WASHINGTON, D.C. (July 11, 2018)—The Centers for Medicare & Medicaid Services (CMS) took steps toward changing Medicare’s DME fee schedule payments, proposing market-oriented reforms to the durable medical equipment prosthetics, orthotics and supplies (DMEPOS) competitive bidding program (CBP).

Beginning January 1, 2019, and until new contracts are awarded under the DMEPOS competitive bidding program, beneficiaries may receive DMEPOS items from any Medicare enrolled DMEPOS supplier.

The process for recompeting contracts with suppliers currently in effect under the DMEPOS competitive bidding program has not yet been initiated, according CMS. As a result, CMS notes that the current contracts for the DMEPOS CBP will expire on December 31, 2018.

The proposed rule also addresses oxygen equipment and other fee schedule changes.

On new payment classes for oxygen, oxygen equipment and methodology, the rule proposes:

  • New, separate payment classes for portable gaseous oxygen equipment, portable liquid oxygen equipment, and high flow portable liquid oxygen contents.
  • New methodology for ensuring that all new payment classes for oxygen and oxygen equipment are budget neutral in accordance with section 1834(a)(9)(D)(ii) of the Act. The new oxygen payment classes are estimated to be budget neutral to the Medicare program.
  • New rules to address payment for certain ventilators that are subject to the payment rules at section 1834(a)(3) of the Act but also perform the functions of other items of durable medical equipment (DME) that are subject to payment rules other than those at section 1834(a)(3) of the Act.

On adjustments to fee schedule amounts, the rule proposes:

  • Transitional fee schedule adjustments for DMEPOS items and services furnished on or after January 1, 2019 in areas that are currently competitive bid areas (CBAs) and in areas that are currently not CBAs.
  • Three different fee schedule adjustment methodologies depending on the area in which the items and services are furnished: (1) one fee schedule adjustment methodology for DME items and services furnished on or after January 1, 2019, in areas that are currently CBAs, in the event of a gap in the CBP; (2) another fee schedule adjustment methodology for items and services furnished from January 1, 2019, through December 31, 2020, in areas that are currently not CBAs, are not rural areas, and are located in the contiguous United States; and (3) another fee schedule adjustment methodology for items and services furnished from January 1, 2019, through December 31, 2020, in areas that are currently not CBAs and are either rural areas or non-contiguous areas.

Data excerpts:
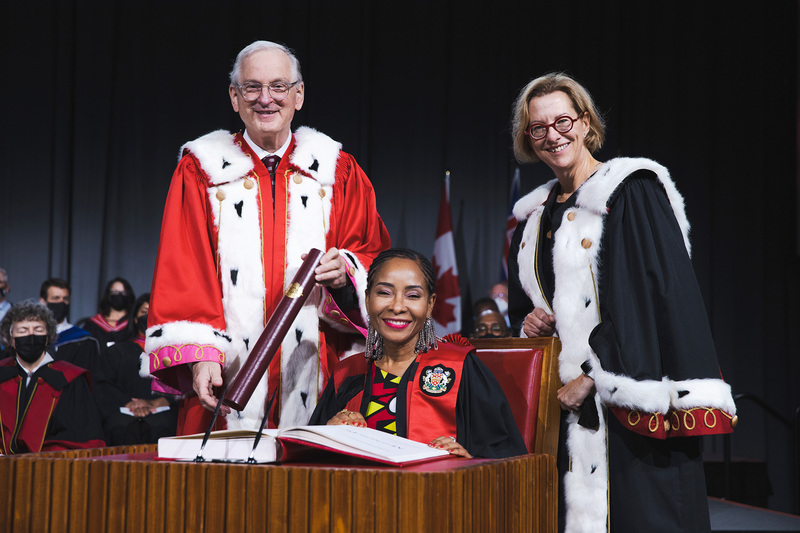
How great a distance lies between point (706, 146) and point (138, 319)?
583 centimetres

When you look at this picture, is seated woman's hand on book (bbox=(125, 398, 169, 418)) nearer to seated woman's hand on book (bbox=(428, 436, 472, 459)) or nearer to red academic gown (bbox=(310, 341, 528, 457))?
red academic gown (bbox=(310, 341, 528, 457))

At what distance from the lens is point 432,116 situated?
809cm

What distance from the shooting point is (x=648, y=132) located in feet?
27.6

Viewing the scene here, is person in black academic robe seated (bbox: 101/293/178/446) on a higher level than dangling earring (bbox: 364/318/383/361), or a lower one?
lower

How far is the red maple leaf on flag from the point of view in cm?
732

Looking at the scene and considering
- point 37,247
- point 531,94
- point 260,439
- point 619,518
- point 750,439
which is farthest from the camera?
point 750,439

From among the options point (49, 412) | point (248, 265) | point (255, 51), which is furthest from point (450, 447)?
point (49, 412)

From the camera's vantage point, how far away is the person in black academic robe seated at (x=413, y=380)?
205cm

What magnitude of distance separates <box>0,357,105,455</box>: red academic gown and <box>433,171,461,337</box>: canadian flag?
315cm

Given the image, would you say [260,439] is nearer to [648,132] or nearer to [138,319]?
Answer: [138,319]

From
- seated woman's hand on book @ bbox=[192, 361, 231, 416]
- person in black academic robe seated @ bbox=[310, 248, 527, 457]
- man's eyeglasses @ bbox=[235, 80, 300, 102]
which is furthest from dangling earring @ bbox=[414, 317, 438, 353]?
man's eyeglasses @ bbox=[235, 80, 300, 102]

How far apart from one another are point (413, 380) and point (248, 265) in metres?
0.58

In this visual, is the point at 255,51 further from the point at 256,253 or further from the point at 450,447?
the point at 450,447

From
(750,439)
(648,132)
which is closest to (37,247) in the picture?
(648,132)
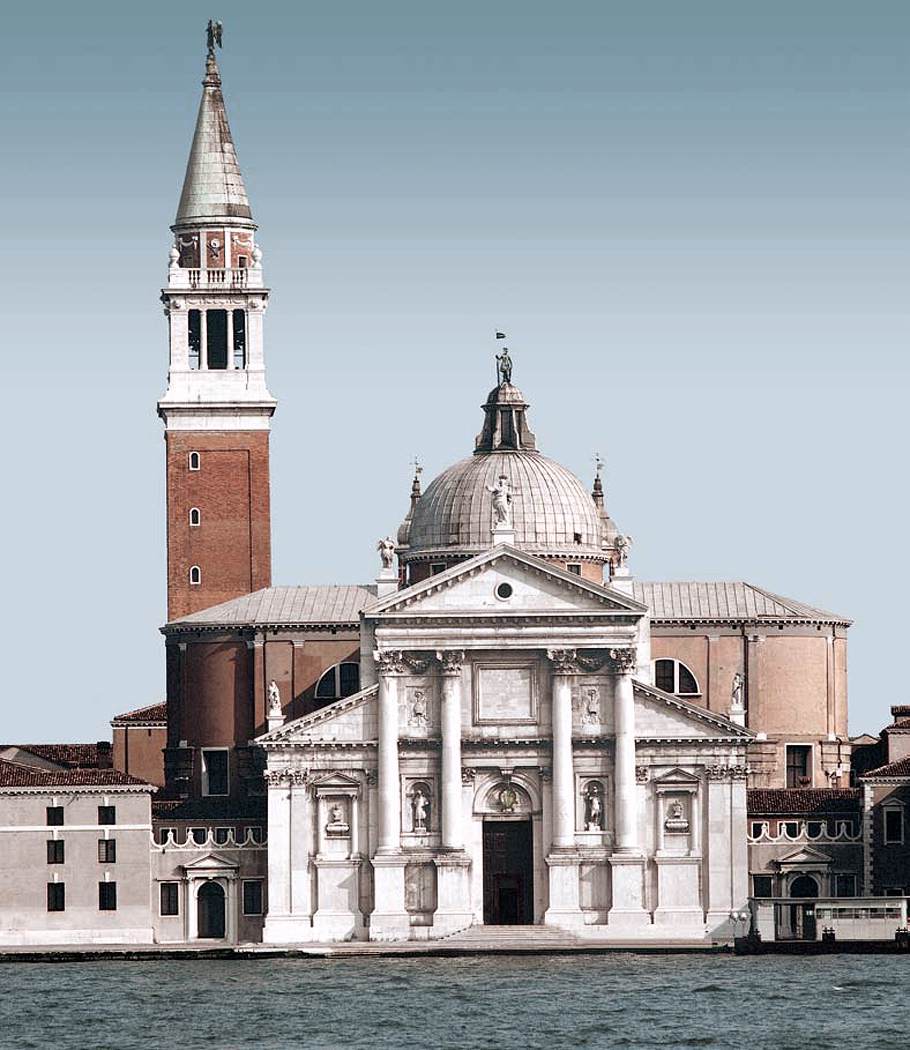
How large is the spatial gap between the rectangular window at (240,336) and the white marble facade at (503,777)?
64.2 feet

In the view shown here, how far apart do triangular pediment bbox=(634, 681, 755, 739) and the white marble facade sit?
51mm

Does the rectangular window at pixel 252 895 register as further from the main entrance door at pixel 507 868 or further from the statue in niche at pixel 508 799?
the statue in niche at pixel 508 799

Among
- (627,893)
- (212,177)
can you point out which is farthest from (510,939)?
(212,177)

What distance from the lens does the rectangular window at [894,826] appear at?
11319 centimetres

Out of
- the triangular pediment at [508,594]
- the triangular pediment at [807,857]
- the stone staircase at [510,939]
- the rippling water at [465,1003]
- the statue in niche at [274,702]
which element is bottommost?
the rippling water at [465,1003]

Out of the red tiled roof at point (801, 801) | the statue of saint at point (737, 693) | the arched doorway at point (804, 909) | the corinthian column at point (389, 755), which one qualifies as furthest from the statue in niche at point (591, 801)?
the arched doorway at point (804, 909)

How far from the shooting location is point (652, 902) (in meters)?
113

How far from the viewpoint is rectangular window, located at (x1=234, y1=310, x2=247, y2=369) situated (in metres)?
131

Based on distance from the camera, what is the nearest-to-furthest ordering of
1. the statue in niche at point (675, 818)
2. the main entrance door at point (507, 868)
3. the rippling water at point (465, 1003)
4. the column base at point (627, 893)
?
the rippling water at point (465, 1003) → the column base at point (627, 893) → the statue in niche at point (675, 818) → the main entrance door at point (507, 868)

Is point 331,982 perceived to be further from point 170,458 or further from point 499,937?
point 170,458

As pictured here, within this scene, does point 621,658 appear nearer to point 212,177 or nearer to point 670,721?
point 670,721

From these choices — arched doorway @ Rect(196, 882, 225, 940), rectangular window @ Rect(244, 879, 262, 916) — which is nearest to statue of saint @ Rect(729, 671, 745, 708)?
rectangular window @ Rect(244, 879, 262, 916)

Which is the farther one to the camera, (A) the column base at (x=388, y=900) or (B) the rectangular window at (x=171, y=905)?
(B) the rectangular window at (x=171, y=905)

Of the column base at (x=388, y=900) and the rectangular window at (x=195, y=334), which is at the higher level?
the rectangular window at (x=195, y=334)
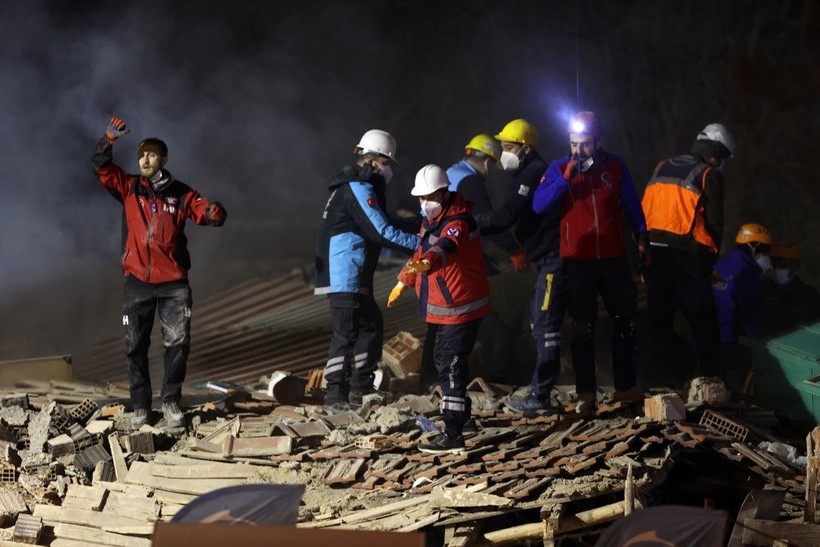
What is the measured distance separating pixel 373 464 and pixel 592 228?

Work required: In the passage on the CMS proposed rule, what reason does CMS give for the current DMEPOS competitive bidding program contracts expiring on December 31, 2018? Answer in one to three sentences.

Answer for this exercise: The process for recompeting the contracts now in effect under the DMEPOS competitive bidding program has not yet been initiated. As a result, CMS notes that the current contracts will expire on December 31, 2018.